Collected data:
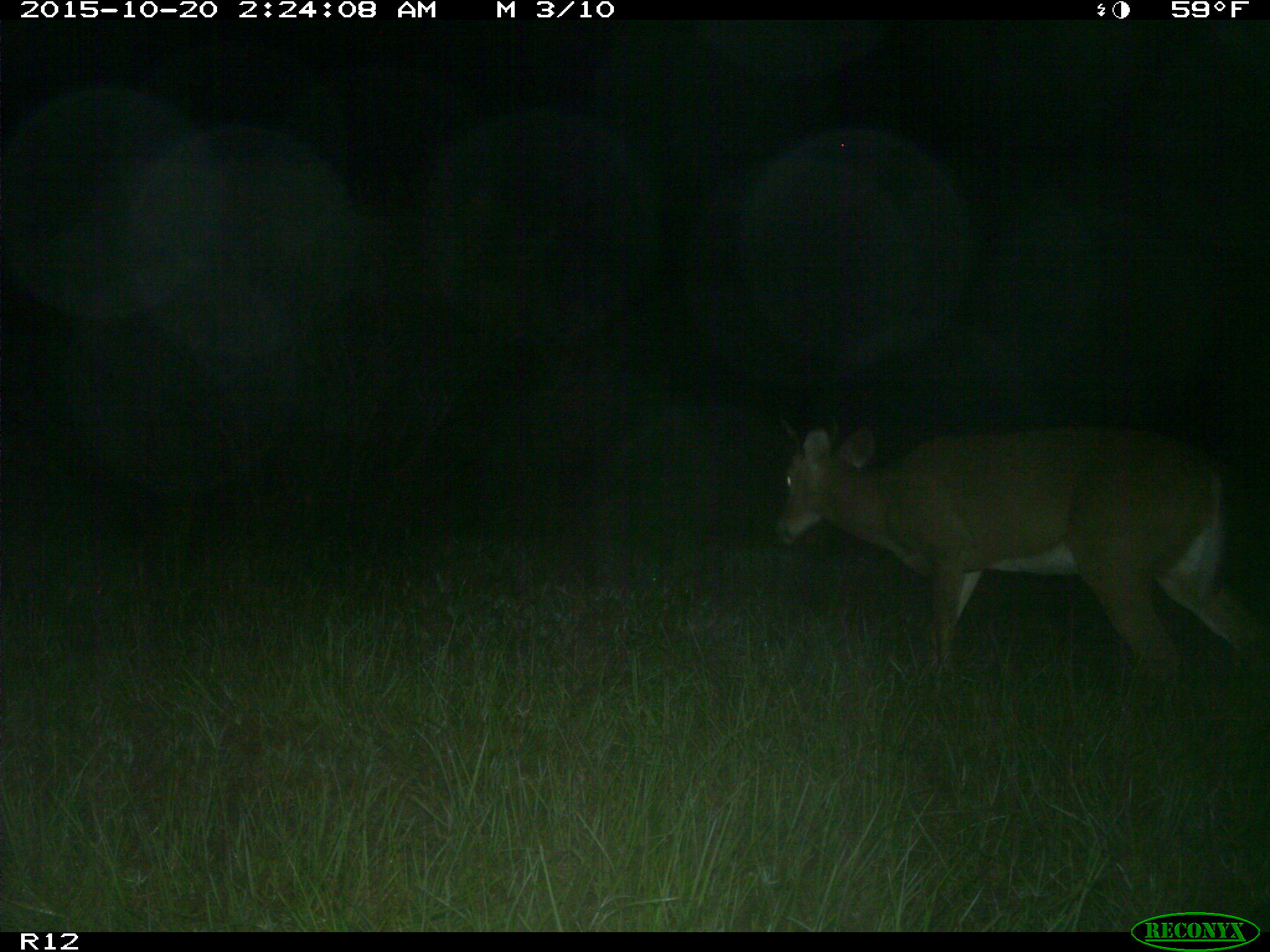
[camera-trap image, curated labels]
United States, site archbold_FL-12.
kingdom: Animalia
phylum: Chordata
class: Mammalia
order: Artiodactyla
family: Cervidae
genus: Odocoileus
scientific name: Odocoileus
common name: deer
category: unidentified deer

▶ **Problem**:
Using the data above, write out every line exactly, leaving the images behind.

▶ **Task solution**:
[camera-trap image, curated labels]
United States, site archbold_FL-12.
kingdom: Animalia
phylum: Chordata
class: Mammalia
order: Artiodactyla
family: Cervidae
genus: Odocoileus
scientific name: Odocoileus
common name: deer
category: unidentified deer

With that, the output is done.